Duke Shines a Light On Solar

By Betsy Judge

Duke Energy Florida says it has plans to build a smarter energy future for its customers, and solar, one of four sources of power considered a renew- able energy source, is at the center.

This slide from a Duke Energy presentation shows the five solar plants in Florida.
The Perry plant was built next to Perry Elementary School. It helps power the school and Duke provides energy curriculum for the students.

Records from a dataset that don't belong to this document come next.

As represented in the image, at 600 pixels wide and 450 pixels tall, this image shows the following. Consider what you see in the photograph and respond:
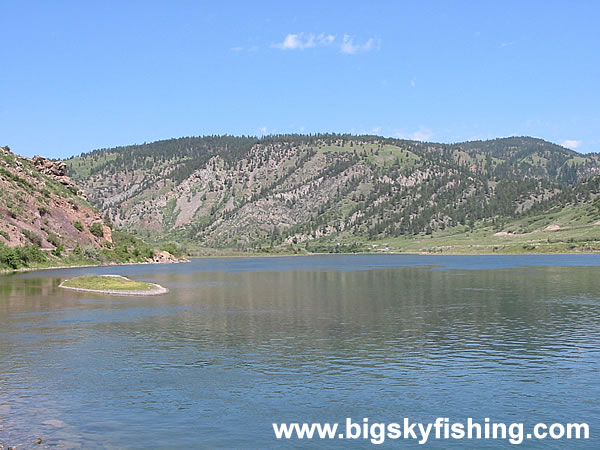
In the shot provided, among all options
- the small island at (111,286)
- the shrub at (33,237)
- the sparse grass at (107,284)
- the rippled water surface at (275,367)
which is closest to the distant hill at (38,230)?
the shrub at (33,237)

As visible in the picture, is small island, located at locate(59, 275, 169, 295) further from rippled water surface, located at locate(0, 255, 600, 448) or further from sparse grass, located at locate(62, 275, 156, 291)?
rippled water surface, located at locate(0, 255, 600, 448)

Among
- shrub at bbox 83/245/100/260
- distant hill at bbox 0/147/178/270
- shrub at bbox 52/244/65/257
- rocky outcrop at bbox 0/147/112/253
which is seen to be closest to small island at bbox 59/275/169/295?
distant hill at bbox 0/147/178/270

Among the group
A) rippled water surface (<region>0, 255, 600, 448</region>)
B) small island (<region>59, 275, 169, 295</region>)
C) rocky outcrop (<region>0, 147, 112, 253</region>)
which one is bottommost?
rippled water surface (<region>0, 255, 600, 448</region>)

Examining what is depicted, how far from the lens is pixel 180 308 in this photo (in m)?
75.8

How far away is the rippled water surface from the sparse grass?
588 inches

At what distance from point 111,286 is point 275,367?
6163 centimetres

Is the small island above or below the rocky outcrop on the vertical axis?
below

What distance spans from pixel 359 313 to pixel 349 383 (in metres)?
33.7

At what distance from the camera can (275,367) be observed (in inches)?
1606

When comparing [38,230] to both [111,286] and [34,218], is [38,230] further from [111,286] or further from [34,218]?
[111,286]

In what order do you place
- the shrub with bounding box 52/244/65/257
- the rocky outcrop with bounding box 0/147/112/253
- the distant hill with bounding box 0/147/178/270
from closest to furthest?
the distant hill with bounding box 0/147/178/270 → the rocky outcrop with bounding box 0/147/112/253 → the shrub with bounding box 52/244/65/257

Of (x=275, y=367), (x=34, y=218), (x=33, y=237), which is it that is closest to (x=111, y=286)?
(x=275, y=367)

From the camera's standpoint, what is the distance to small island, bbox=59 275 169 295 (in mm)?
93562

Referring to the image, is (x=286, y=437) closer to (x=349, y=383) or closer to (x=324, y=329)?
(x=349, y=383)
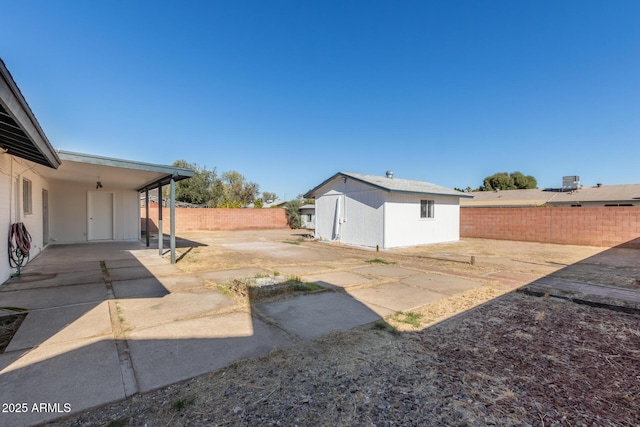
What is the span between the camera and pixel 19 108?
11.2 feet

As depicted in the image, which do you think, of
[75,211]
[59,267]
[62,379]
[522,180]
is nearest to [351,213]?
[59,267]

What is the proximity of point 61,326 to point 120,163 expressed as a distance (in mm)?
4870

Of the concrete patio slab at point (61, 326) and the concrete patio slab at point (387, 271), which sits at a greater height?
the concrete patio slab at point (61, 326)

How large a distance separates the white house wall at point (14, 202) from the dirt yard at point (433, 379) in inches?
241

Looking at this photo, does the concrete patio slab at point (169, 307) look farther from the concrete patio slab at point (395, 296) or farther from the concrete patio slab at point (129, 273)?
the concrete patio slab at point (395, 296)

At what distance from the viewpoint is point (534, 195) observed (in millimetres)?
28812

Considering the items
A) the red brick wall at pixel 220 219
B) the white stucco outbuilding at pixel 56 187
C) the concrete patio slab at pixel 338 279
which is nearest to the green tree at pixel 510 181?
the red brick wall at pixel 220 219

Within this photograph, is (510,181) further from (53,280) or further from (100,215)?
(53,280)

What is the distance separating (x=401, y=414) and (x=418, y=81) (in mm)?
16134

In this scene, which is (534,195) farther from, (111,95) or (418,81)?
(111,95)

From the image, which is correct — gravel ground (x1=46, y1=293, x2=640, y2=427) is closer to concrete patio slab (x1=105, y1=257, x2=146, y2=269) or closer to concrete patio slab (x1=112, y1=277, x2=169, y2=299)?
concrete patio slab (x1=112, y1=277, x2=169, y2=299)

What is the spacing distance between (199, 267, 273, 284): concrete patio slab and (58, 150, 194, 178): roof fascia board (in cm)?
317

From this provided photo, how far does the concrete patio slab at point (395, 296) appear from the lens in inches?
185

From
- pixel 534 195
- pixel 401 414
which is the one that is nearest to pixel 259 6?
pixel 401 414
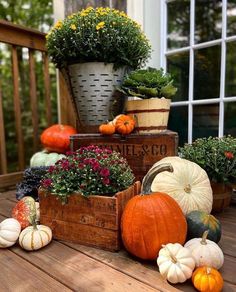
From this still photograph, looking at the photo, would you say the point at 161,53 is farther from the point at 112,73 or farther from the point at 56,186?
the point at 56,186

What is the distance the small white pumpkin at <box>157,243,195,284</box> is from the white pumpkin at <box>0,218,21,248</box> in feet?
2.03

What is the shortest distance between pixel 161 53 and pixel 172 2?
39cm

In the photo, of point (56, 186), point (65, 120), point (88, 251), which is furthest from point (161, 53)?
point (88, 251)

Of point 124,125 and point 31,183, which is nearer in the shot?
point 124,125

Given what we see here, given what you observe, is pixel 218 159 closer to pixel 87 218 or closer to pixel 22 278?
pixel 87 218

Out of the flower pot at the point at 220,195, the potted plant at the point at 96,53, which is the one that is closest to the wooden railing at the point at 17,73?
the potted plant at the point at 96,53

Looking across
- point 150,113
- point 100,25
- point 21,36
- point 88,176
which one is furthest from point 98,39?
point 88,176

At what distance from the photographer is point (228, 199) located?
61.2 inches

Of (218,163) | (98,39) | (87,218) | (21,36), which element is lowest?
(87,218)

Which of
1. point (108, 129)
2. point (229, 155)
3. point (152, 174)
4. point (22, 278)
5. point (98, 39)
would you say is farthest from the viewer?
point (98, 39)

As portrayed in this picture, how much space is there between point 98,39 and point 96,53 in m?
0.08

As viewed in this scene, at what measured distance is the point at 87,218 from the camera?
1106 millimetres

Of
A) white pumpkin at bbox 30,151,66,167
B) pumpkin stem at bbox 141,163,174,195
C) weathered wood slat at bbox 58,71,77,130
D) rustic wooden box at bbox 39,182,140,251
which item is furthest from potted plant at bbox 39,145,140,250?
weathered wood slat at bbox 58,71,77,130

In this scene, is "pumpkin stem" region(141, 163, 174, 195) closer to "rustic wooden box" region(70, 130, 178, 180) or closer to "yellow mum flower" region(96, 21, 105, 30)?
"rustic wooden box" region(70, 130, 178, 180)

As one of more than 50 electric utilities regulated by the Florida Public Service Commission (FPSC), Duke must justify all of its expenses for its opera- tions. In late October they received FPSC approval to make investments in solar energy, smart meters, and grid modernization projects to enhance reliability, according to the company. They plan to make the grid more resilient and secure, provide optional billing programs to enhance customer choices, install electric vehicle charging stations, and initiate a battery storage pilot program. The company will also no longer move forward with the Levy County nuclear project and customers will not pay any further costs associated with the project.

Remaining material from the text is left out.